Home » Archive » Blog pulse: flatline
, written by Jeremy. Read the commentary.
I was just playing around at BlogPulse. They’ve got a nifty tool for querying the frequency of blogging topics. Now I’m not sure how many sites they scan, but still, the idea is cool even if it’s not statistically valid.
I’ve been reading/blogging a lot lately on the relationship between major societal challenges (education, terrorism, global warming, etc.) and the potential for innovation, insight, and creativity to address them.
I thought it would be interesting to query BlogPulse for key societal issues, some of the potential solutions we’ve already identified (biotechnology, alternative fuels, recycling, etc.), and then my favorite three words – innovation, insight, and creativity. The results were unexpected.

Again, I’m not sure how many sites are searched by BlogPulse, but it looks like bloggers aren’t too worried about these issues, at least not the representative ones I chose. About one percent wrote on education recently. One percent! Around half a percent discussed terrorism. And basically no one is talking global warming.
The big surprise for me was the dearth of thinking on innovation, insight and creativity. I expected high numbers here, what with all the raves about the promise of blogs.
Given the absence of discussion of mechanisms to solve these issues, it wasn’t too surprising to see close to zero conversation on the previously identified solutions.
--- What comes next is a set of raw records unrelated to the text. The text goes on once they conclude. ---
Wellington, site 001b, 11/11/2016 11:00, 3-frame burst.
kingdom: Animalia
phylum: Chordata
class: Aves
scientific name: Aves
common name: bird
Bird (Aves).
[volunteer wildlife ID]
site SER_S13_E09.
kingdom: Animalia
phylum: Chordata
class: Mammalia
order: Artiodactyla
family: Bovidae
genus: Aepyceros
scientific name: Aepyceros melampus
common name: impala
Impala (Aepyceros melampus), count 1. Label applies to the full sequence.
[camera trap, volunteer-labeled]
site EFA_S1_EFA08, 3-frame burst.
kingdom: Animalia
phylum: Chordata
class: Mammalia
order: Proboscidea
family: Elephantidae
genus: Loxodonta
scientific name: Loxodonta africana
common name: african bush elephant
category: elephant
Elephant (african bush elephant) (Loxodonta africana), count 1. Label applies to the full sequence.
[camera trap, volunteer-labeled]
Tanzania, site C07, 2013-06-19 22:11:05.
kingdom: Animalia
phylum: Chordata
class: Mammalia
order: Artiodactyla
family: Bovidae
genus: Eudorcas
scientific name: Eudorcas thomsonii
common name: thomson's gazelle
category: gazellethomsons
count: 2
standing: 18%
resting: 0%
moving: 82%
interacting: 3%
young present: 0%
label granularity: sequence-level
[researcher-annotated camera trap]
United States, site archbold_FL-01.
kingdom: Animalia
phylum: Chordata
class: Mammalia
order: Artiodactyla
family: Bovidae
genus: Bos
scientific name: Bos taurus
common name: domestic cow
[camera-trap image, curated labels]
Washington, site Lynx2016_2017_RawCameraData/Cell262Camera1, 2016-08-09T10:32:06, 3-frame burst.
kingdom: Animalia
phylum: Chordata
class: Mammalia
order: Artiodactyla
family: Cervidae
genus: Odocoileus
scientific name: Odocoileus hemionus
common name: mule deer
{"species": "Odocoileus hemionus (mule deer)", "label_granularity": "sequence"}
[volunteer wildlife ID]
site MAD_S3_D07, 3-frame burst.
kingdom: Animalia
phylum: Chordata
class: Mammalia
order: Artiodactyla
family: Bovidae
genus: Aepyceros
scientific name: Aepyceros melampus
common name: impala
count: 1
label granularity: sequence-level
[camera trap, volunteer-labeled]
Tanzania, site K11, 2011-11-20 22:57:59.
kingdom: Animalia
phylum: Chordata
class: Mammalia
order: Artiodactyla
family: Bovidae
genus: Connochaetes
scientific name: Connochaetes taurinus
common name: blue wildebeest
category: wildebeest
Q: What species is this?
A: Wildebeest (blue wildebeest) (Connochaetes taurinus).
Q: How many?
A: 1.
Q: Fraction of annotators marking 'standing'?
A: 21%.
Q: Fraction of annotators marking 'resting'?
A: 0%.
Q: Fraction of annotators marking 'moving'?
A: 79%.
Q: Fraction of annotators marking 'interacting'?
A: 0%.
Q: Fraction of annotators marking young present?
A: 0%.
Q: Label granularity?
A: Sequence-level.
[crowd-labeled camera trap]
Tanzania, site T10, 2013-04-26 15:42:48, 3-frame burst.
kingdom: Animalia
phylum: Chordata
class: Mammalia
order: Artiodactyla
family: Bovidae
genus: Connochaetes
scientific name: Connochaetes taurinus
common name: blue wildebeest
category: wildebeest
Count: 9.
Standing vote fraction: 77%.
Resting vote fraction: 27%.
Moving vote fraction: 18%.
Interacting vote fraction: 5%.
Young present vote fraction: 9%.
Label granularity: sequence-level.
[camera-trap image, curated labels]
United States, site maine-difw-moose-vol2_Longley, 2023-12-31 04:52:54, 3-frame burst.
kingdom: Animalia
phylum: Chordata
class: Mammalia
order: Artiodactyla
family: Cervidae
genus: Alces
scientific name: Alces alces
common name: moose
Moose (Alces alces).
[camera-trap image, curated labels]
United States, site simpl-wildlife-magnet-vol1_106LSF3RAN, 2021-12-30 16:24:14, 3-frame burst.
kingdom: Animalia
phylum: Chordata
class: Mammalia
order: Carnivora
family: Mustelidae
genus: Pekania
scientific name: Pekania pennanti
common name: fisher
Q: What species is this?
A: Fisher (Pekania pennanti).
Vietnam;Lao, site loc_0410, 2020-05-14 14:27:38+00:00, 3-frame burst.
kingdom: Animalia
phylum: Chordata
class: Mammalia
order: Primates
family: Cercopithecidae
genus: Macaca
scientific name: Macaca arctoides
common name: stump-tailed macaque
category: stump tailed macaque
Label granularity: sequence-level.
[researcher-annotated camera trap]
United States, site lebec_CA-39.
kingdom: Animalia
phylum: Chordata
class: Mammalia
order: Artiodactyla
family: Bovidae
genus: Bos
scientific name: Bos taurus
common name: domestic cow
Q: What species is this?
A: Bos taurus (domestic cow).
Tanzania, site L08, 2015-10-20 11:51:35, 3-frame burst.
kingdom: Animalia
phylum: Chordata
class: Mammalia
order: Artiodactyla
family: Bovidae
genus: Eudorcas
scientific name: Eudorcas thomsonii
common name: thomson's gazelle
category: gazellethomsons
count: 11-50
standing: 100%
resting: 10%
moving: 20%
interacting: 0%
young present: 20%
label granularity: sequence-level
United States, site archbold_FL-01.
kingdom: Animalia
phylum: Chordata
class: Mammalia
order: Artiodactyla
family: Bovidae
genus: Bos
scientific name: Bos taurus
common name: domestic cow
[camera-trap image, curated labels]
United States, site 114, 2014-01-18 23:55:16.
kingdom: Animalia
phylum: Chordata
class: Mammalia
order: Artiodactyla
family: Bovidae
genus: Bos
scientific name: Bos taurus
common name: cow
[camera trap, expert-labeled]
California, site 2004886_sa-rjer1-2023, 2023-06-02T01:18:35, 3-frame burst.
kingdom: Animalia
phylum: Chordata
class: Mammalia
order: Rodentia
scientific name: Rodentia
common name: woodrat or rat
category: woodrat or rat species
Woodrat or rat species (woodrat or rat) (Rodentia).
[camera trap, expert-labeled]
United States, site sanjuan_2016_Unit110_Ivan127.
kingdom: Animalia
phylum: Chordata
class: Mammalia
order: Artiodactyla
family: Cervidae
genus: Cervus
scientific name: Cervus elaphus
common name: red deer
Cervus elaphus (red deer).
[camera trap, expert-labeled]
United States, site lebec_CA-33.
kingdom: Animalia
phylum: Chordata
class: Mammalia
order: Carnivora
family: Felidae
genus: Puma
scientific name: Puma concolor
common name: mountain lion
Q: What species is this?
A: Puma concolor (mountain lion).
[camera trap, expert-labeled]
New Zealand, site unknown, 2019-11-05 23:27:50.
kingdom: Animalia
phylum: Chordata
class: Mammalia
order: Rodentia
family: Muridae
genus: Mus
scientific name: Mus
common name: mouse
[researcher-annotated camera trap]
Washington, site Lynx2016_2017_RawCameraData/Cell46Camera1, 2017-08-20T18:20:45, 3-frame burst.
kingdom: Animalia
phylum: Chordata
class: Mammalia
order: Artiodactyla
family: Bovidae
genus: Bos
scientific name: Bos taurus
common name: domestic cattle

Want to know what the top phrase was? “Today is December 1st.” Good grief. Even a day late! The first big issue, health care, slouches in at 27th place.
Well I might talk more about this later. For now though I’m sort of excited; there’s no one on the field I want to play in. Maybe I’ll get to make up the rules.
Blogs and economists
Initial public offering: knowledge
Written by Robert Paterson on
Jon Husband, who is no slouch in these areas, put me onto your excellent site. I wonder if at their heart blogs are mainly driving small communities of like minded friends who as much as anything gossip. While many that I enjoy visisting do indeed talk about issues such as health education and trhe environment, I can’t do this all the time and there are a few sites that I go to first, to have fun on.
There may even be a serious part to the fun – Robin Dunbar’s theory about the development of human language roots it in gossip as a form of grooming. Might blogs be in effect “grooming” over time and space?